Fonterra Australia managing director René Dedoncker told The Australian Financial Review that a float was the preferred option, but a trade sale or private equity partnership would also be considered.

While Hurrell said Fonterra would retain a significant investment, Dedoncker couldn’t quantify the amount. He told the AFR the change would give Fonterra the “best of both worlds”.

“We’re at a point where they know we need to invest to stay relevant and really deliver on our potential. Now we will work on exactly which option we go with, but the likelihood is that we’re all focused on an IPO,” Dedoncker said. 

Fonterra Cooperative FY21 results

Snapshot (in NZ$)

  • Total pay-out for 2020/21 season: $7.74 per kgMS
    - Final 2020/21 Farmgate Milk Price: $7.54 per kgMS
    - 2020/21 dividend: 20 cents per share, comprised of 5 cent interim dividend and 15 cent final dividend
  • Reported Profit After Tax: $599 million, down $60 million*
  • Normalised Profit After Tax: $588 million, up $190 million#
  • Total Group normalised EBIT: $952 million, up $73 million#
  • Net debt[1]: $3.8 billion, down $872 million
  • Debt to EBITDA ratio: 2.7x improved from 3.3x
  • Full year normalised earnings per share: 34 cents

Fonterra reported a final farmgate milk price of $7.54, normalised earnings per share of 34 cents and a final dividend of 15 cents. Total group normalised EBIT was up eight per cent to NZ$952 million, with total group normalised operating expenditure down three per cent to NS$2.2 billion.

Hurrell said the last three years had been about resetting the business and maximising New Zealand milk. “We’ve moved to a customer-led operating model and strengthened our balance sheet. We’ve shored up foundations and done this despite the challenges of operating in a COVID-19 world.

Higher milk price and tightening margins put pressure on earnings, particularly in Q4, but NZ$11.6 billion was paid to farmers in the coop.

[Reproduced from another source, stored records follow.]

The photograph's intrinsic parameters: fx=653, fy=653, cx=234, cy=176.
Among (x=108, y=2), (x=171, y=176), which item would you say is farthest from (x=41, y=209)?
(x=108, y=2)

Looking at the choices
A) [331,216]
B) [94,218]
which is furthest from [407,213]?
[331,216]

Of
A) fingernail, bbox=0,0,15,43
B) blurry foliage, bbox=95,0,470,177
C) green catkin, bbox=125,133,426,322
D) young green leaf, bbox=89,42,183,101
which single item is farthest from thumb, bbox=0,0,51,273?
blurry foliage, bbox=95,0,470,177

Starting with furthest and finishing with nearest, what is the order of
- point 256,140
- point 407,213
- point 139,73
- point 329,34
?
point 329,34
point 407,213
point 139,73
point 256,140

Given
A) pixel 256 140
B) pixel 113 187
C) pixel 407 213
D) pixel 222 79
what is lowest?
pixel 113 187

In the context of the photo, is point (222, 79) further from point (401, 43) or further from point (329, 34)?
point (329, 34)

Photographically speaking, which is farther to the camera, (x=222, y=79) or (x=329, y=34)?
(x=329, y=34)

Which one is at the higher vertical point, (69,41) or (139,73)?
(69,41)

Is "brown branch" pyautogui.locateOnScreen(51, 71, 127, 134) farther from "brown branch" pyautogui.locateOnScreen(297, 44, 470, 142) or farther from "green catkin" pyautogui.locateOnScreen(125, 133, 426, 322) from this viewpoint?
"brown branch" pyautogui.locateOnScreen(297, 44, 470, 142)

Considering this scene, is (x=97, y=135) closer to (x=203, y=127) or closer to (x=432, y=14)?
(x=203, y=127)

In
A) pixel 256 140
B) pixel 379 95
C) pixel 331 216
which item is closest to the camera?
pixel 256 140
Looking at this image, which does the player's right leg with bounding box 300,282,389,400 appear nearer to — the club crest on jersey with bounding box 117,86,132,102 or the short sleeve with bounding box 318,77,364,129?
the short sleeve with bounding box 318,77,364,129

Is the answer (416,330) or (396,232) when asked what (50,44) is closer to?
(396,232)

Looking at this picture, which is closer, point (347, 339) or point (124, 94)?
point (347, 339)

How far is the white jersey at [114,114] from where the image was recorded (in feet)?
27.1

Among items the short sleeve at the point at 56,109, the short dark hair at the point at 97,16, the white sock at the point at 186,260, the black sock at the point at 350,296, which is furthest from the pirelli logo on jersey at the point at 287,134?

“We’ve continued to reshape our business and the sales of our joint venture farms and wholly-owned farming hubs in China. Our continued focus is to get our New Zealand milk to the world,” Hurrell said.

While profit after tax was down on FY20, that year had benefitted from the divestment of DFE Pharma and foodspring, Hurrell said.

Hurrell outlined the coop’s commitment to R&D and sustainability. It expects to increase its R&D investment to NS$160 million per year by 2030. It also has ambition to “play more boldly” in nutrition science solutions.